Work to complete:
Reproduce the entries word for word, starting with the line containing "Among the candidates" and continuing through the line containing "8.66 metres", with both of those lines included.
◇ ◇ ◇ ◇
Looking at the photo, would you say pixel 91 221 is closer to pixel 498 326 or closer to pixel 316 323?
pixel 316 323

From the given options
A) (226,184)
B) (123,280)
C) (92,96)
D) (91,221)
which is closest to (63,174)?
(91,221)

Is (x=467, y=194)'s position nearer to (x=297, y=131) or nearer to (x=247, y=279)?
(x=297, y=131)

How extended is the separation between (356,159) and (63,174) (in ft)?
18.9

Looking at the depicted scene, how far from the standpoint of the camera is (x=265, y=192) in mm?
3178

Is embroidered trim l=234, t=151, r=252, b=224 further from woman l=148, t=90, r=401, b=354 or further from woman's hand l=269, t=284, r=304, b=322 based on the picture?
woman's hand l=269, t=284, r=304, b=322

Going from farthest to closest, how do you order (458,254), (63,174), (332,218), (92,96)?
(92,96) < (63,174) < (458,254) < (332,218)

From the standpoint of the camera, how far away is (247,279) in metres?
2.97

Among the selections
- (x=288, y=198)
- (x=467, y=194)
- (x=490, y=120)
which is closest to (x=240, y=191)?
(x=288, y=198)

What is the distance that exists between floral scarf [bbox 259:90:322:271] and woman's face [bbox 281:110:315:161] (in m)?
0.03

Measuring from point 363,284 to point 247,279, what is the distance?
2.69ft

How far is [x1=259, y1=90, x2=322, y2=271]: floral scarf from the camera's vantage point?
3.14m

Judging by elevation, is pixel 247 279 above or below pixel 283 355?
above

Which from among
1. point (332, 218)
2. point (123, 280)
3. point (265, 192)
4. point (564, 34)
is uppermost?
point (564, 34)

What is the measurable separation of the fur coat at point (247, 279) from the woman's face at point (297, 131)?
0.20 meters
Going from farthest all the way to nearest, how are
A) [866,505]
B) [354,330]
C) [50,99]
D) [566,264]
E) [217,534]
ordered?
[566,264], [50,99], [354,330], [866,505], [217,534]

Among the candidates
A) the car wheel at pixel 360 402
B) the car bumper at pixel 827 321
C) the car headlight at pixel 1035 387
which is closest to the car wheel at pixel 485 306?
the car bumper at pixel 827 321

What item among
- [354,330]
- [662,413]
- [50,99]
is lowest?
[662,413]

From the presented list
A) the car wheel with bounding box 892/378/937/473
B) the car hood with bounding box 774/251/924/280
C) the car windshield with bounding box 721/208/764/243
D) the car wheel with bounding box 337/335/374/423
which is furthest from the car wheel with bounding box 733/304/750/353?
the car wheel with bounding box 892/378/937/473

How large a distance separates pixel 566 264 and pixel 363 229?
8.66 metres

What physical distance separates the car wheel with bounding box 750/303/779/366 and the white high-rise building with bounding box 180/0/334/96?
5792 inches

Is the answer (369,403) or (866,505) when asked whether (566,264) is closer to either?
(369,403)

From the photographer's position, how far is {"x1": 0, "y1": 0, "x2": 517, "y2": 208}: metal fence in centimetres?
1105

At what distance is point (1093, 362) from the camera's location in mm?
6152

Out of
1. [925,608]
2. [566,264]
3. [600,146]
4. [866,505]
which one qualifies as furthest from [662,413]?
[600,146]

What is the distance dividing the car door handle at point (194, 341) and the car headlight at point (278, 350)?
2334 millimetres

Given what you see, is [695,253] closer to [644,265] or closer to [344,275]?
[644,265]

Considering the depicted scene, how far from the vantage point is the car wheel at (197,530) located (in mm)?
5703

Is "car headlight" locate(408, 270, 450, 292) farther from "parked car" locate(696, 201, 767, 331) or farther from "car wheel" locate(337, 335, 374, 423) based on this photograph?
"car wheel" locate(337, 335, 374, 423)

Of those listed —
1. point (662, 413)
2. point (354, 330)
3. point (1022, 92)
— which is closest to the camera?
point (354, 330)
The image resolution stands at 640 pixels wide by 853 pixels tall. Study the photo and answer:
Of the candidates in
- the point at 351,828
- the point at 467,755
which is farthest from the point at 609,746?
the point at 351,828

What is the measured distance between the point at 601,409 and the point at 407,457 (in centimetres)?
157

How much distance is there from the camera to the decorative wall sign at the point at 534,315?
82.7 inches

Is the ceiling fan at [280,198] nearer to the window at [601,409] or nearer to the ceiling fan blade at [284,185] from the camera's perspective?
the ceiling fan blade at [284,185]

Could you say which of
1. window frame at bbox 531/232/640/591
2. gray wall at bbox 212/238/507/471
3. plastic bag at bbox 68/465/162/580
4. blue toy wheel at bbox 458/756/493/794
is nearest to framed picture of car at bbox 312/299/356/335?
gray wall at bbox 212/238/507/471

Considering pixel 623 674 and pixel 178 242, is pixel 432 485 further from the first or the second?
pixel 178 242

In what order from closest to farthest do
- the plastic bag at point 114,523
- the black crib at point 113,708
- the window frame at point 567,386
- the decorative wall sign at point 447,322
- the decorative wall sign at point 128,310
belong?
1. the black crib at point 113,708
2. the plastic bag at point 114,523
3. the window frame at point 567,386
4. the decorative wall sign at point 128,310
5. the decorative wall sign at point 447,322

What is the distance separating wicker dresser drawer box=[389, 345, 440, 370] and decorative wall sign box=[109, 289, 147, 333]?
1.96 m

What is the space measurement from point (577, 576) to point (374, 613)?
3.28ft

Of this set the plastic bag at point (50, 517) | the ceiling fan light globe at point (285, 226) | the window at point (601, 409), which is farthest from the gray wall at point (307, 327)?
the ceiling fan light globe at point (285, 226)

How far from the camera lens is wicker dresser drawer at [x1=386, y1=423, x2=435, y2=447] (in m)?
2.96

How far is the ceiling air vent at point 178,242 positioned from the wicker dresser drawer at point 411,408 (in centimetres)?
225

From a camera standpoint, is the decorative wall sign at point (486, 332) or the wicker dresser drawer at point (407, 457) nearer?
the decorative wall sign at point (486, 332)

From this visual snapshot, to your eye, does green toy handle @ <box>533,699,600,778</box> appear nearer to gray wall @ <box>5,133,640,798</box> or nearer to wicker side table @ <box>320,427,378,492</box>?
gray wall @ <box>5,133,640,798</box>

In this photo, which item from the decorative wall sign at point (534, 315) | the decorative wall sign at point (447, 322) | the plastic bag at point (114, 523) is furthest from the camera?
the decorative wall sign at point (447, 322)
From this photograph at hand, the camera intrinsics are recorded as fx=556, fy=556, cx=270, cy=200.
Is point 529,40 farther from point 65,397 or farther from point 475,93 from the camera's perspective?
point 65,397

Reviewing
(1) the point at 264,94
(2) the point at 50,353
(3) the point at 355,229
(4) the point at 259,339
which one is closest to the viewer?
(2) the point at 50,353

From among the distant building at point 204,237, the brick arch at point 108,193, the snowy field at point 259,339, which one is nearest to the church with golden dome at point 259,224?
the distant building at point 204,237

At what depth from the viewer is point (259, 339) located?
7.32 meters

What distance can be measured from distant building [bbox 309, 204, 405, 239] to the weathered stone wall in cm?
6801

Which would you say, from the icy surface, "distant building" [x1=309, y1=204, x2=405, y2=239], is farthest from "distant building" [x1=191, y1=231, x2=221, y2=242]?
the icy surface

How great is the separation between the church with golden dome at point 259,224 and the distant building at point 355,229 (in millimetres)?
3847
◇ ◇ ◇ ◇
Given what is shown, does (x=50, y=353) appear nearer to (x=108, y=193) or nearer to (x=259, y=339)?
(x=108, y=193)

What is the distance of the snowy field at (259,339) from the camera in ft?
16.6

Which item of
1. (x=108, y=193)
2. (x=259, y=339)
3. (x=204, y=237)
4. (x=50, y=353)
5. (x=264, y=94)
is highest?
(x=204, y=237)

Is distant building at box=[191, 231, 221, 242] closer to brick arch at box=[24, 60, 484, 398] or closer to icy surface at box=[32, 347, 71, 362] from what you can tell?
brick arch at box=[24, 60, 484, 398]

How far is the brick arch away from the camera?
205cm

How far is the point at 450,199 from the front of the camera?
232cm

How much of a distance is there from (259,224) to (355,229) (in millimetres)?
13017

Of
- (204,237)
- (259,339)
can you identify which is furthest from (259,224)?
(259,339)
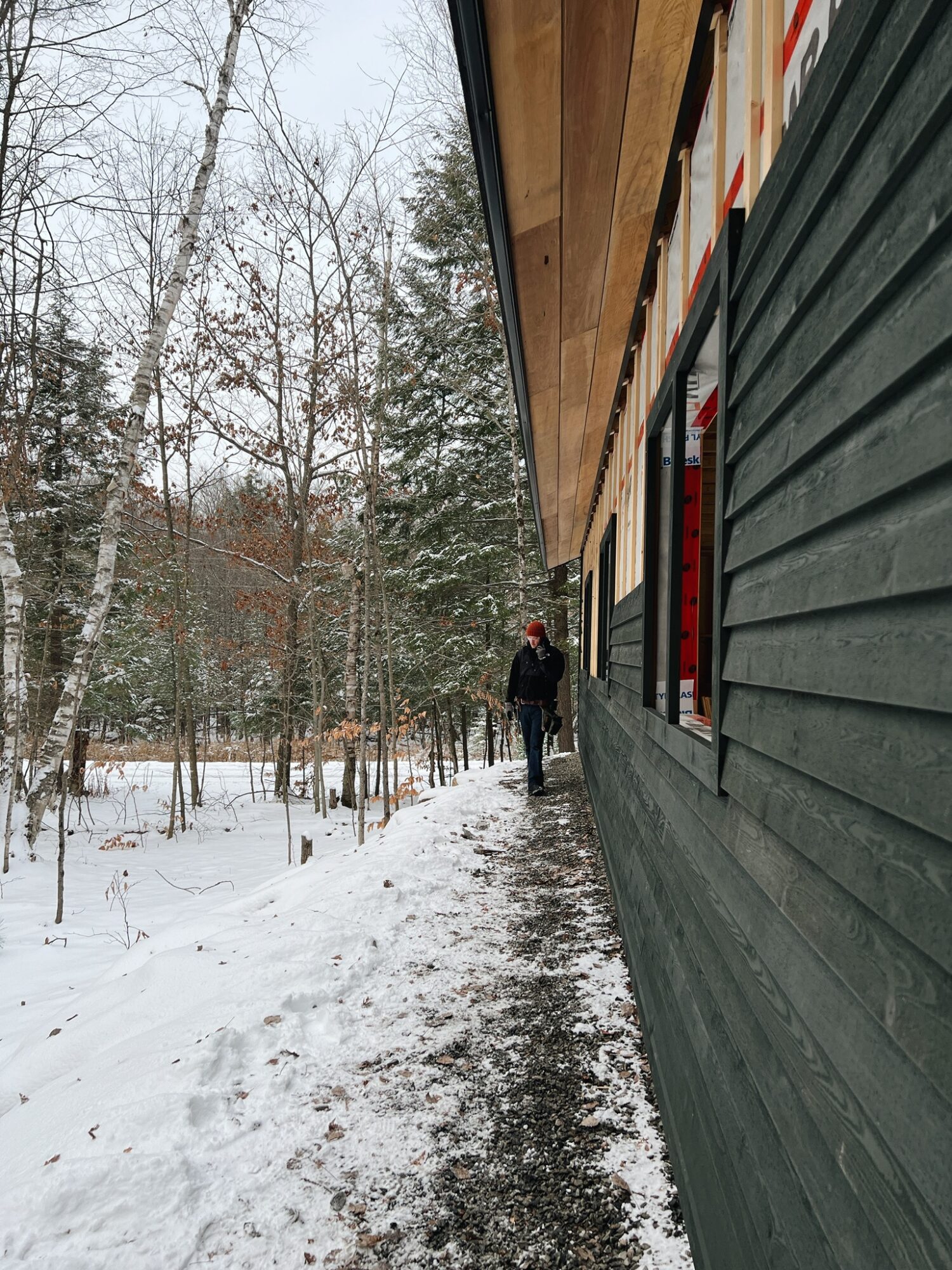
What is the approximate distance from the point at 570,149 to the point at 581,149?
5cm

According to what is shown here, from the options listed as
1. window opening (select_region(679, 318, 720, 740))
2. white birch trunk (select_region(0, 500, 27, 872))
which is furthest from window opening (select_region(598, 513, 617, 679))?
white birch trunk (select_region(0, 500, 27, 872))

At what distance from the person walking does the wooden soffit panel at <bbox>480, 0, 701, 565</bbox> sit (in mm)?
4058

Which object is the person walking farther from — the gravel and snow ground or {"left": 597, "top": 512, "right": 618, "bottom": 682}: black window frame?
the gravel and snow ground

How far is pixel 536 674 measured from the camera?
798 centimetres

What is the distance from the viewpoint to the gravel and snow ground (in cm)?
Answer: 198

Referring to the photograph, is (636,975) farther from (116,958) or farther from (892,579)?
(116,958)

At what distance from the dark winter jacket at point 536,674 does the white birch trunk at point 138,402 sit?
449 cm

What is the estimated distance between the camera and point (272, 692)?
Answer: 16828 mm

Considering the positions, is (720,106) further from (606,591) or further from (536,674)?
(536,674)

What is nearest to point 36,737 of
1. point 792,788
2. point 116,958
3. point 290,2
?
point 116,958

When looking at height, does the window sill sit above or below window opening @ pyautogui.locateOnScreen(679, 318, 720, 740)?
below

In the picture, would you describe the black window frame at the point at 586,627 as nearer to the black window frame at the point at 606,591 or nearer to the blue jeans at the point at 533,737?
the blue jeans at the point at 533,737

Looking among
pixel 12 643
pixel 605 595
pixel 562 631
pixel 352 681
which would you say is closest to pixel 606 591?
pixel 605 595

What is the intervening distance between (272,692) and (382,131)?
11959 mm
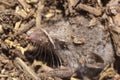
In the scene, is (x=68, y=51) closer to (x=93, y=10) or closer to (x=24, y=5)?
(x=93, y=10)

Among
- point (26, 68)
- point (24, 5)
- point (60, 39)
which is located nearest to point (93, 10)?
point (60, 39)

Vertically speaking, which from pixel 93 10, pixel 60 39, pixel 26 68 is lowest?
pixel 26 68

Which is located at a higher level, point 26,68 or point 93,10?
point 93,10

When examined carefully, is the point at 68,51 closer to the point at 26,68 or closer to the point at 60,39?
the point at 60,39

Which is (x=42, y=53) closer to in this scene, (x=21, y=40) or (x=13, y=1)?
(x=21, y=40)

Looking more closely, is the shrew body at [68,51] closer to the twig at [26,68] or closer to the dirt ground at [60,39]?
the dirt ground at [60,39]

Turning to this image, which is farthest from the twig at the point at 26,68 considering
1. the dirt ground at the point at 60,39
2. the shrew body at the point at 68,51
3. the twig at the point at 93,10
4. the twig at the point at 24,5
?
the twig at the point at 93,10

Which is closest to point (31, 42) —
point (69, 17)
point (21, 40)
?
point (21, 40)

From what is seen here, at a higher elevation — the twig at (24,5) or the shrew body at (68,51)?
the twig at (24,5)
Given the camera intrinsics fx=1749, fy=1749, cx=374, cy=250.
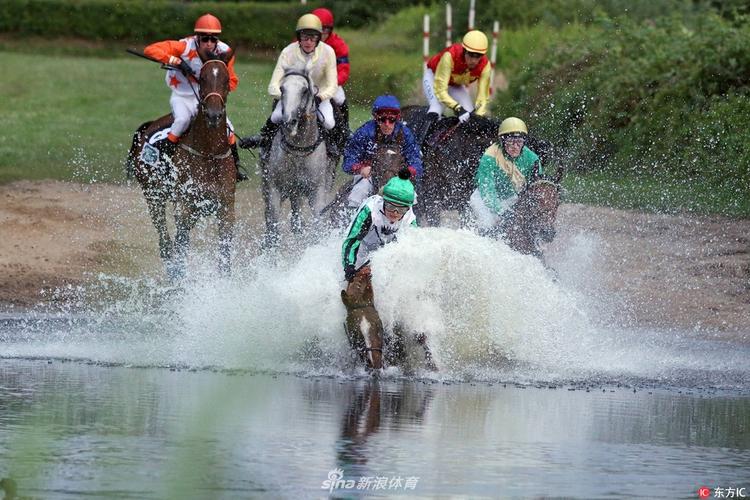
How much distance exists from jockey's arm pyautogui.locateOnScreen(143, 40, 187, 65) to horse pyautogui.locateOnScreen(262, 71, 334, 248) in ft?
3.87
◇ ◇ ◇ ◇
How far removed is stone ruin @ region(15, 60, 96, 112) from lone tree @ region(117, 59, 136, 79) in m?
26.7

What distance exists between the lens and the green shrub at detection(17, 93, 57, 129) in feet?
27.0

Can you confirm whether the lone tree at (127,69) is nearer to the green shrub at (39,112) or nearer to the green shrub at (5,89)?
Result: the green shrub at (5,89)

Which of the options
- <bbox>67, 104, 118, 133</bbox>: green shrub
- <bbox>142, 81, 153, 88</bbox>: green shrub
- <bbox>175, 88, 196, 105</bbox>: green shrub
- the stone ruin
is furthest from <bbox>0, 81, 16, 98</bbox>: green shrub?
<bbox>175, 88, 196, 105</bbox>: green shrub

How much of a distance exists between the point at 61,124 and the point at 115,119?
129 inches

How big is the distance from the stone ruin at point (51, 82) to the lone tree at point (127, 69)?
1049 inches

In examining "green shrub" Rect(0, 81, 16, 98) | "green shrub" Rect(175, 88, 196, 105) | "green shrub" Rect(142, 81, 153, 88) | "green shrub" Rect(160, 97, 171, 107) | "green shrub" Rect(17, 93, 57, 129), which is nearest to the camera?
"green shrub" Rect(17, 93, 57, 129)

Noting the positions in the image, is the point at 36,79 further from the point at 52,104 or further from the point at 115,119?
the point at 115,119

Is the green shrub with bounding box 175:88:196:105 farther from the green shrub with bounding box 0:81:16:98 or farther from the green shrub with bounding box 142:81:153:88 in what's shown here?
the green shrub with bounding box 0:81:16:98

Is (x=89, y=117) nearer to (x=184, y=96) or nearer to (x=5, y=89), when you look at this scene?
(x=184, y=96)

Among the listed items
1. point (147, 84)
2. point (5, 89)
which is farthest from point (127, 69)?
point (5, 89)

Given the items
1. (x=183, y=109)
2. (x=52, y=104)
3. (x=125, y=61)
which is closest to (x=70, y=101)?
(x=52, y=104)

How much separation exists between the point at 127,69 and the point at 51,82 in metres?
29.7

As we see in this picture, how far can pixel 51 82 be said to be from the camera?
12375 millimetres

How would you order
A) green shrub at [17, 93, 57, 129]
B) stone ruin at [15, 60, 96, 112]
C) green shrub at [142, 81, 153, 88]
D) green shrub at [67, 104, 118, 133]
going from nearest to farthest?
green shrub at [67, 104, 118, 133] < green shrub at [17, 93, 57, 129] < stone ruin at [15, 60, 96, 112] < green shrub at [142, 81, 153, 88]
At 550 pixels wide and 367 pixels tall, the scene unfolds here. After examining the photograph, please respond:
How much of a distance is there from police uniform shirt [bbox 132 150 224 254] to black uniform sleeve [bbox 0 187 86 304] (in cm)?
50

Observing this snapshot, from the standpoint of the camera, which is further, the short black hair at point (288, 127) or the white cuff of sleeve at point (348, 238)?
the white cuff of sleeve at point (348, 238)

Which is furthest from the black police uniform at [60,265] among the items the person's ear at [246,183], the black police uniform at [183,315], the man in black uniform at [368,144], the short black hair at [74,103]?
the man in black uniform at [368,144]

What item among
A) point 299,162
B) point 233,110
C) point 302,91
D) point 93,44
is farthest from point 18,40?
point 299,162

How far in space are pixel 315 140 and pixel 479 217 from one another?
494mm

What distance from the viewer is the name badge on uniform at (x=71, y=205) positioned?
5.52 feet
◇ ◇ ◇ ◇
Problem solution:
Among the candidates
A) the car wheel at pixel 360 402
B) the car bumper at pixel 827 321
C) the car headlight at pixel 1035 387
which is closest to the car wheel at pixel 485 306?
the car bumper at pixel 827 321

What item among
- [354,330]
- [662,413]
- [50,99]
is lowest?
[662,413]

From the presented list
A) the car wheel with bounding box 892/378/937/473
B) the car hood with bounding box 774/251/924/280
C) the car windshield with bounding box 721/208/764/243
D) the car wheel with bounding box 337/335/374/423
which is furthest from the car wheel with bounding box 733/304/750/353?
the car wheel with bounding box 892/378/937/473

How large a distance separates pixel 566 264 and pixel 363 229?
8.66 metres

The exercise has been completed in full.